Villa – In all honesty, I think I only realized the magnitude of what I started 40 years ago after observing the introduction of vaccination in various countries around the world. When I saw the impact in the real world, I think that’s when it really sank in. Today I can look back and feel privileged to have had that opportunity.

Agência FAPESP – Did the fact that you’re a woman influence your career in any way, for example, in choosing your research topic? Did you have to deal with any kind of prejudice?
Villa – I didn’t experience direct prejudice, particularly because, for nearly 30 years, I was at an institution with a director, Professor Brentani, who had a very clear vision that everyone can contribute to science, regardless of whether they’re a woman or a man. And I was truly very supported by him and my colleagues; we sought to do good science. And I don’t think I researched the issue of the cervix because I’m a woman. I’ve always had a deep interest in understanding the mechanisms of diseases caused by microorganisms, influenced as I was by my doctoral advisor, Dr. Sérgio Olavo Pinto da Costa [1930–2023]. At the time, I was studying yeast genetics, but I was always very drawn to what microorganisms could do – both positively and negatively – causing various diseases. Basic research has always fascinated me greatly. Of course, from the moment I realized that this work could be translated into saving lives, everything took on a whole new significance.

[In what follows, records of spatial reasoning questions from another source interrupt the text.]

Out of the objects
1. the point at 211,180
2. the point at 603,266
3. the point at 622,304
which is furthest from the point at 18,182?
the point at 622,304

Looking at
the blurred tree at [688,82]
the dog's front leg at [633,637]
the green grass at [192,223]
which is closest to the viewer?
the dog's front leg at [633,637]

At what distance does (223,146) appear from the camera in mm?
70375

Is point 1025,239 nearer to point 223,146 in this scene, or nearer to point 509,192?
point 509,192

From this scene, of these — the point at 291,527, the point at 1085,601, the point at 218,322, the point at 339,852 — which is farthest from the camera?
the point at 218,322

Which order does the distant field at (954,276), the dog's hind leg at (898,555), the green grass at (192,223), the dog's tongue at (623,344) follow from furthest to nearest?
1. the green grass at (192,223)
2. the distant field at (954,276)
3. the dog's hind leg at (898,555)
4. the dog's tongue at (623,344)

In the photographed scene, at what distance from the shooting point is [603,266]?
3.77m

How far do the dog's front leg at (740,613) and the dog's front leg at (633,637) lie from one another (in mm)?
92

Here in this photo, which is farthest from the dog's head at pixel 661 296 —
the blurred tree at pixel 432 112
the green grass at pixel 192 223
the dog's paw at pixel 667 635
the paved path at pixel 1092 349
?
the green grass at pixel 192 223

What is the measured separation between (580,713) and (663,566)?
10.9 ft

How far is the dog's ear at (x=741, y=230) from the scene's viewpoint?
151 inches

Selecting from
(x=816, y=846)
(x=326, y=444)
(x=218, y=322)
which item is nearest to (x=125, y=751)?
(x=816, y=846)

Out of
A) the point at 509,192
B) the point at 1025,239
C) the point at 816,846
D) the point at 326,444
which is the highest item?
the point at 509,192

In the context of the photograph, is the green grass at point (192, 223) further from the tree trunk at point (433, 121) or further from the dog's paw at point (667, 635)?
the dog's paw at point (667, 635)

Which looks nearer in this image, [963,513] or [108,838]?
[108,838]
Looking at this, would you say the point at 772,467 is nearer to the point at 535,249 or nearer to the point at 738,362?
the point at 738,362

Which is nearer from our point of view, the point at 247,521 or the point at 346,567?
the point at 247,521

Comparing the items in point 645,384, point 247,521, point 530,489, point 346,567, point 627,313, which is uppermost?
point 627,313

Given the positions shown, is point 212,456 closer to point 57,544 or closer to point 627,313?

Agência FAPESP – Your career path can certainly serve as an inspiration to young women interested in pursuing a career in science, as evidenced by the award recently presented to you by the SBPC. What message would you like to share with them?
Villa – Anyone who is curious should explore that curiosity, in any field. It often requires some sacrifices, a lot of determination, and a lot of persistence. Pursue your dreams; I pursued mine and was very fortunate to find places that opened their doors to me and encouraged me. It’s not enough to have the desire within you; you need to find places where that desire can be fulfilled. If you haven’t yet found a place where your curiosity can be fulfilled, keep looking.